Thackerie, you are discounting the legitimacy of my experiences. I explained what I based this on. I explained that perhaps in certain atmospheres/attitudes it may be okay.

 

Honestly, I've never known of anyone who was traumatized as a child by finding out the truth about Santa.

 

Maybe you have not done your homework. Just because you don't know it does not make it untrue. Ignorance of the law is no excuse. Ignorance of the potential problems is no excuse, either.

 

Possible, I suppose, but I've never heard of it, and I think it would take a whole lot more than growing out of the Santa fantasy to cause the kind of lingering problems you seem to be referring to.

I don't "seem to refer" to these other problems. I explicitly state and describe them. If there is a part you don't understand, please ask for clarification.

 

BTW, I was one of those kids who kept up a pretense of believing in SC for a year or so longer than I actually did just because I could tell that my parents derived some enjoyment from the charade and I didn't want them to grow up too quickly. I was suprised to learn later that many other children were also SINO (Santa-believers In Name Only).

 

Why would you expect me to accept your experience as legitimate if you discount mine just because you personally don't know me or anyone else who was traumatized by dishonest parents? I personally know a person who started questioning god because he found out that Santa was not real. This tells me kids WILL question their parents' teachings if intentionally deceived. Your kids, when and if you have them, might end up rabid evangelicals because they:

 

1. were taught to believe in a skydaddy i.e. Santa Clause.

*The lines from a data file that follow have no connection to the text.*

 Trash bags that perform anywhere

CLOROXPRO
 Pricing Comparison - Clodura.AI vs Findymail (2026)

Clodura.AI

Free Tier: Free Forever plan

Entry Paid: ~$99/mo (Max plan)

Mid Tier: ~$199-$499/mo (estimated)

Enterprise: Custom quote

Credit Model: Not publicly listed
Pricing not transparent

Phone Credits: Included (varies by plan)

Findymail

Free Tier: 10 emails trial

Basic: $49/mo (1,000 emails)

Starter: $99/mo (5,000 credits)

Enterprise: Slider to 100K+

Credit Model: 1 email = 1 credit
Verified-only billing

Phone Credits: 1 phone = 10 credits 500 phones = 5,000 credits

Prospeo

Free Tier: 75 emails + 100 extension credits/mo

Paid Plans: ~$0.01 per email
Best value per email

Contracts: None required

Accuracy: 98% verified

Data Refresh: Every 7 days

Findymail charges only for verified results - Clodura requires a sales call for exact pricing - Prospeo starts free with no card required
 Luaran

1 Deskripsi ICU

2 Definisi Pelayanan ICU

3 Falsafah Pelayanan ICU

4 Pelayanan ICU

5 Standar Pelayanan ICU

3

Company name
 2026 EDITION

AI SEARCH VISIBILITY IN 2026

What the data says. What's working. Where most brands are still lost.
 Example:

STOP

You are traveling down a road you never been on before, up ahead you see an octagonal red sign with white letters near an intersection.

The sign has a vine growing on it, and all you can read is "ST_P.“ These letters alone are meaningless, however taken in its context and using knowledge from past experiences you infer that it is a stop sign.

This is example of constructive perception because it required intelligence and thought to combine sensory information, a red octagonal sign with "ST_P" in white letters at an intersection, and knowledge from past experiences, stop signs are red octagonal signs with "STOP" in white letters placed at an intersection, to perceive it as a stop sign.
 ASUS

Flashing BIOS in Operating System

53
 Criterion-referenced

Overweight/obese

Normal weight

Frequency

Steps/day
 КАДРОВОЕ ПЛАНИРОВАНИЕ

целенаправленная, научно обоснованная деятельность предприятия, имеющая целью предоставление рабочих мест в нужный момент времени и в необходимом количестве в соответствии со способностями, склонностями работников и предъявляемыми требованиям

2. found out you intentionally deceived them--evidence of your godlessness.

3. want to do better by their kids than they were done by.

 

DigitalQuirk said in Post 7:

 

Well, I have a son and have dealt with this very issue. From the outset, I told him that Santa Claus was just "Make Believe" as soon as he was old enough to understand what Santa was. This also included a lesson on what "Make believe" was, and why people enjoy playing "Make believe" sometimes.

 

In my opinion, this is the most fair compromise suggested so far, and I could live with that. It allows for the fun and imagination and critical thinking. It does not leave the child feeling deceived because the child knows:

 

1. it's all make-believe, or at least

2. that the parent is skeptical, which makes it okay to question/not believe.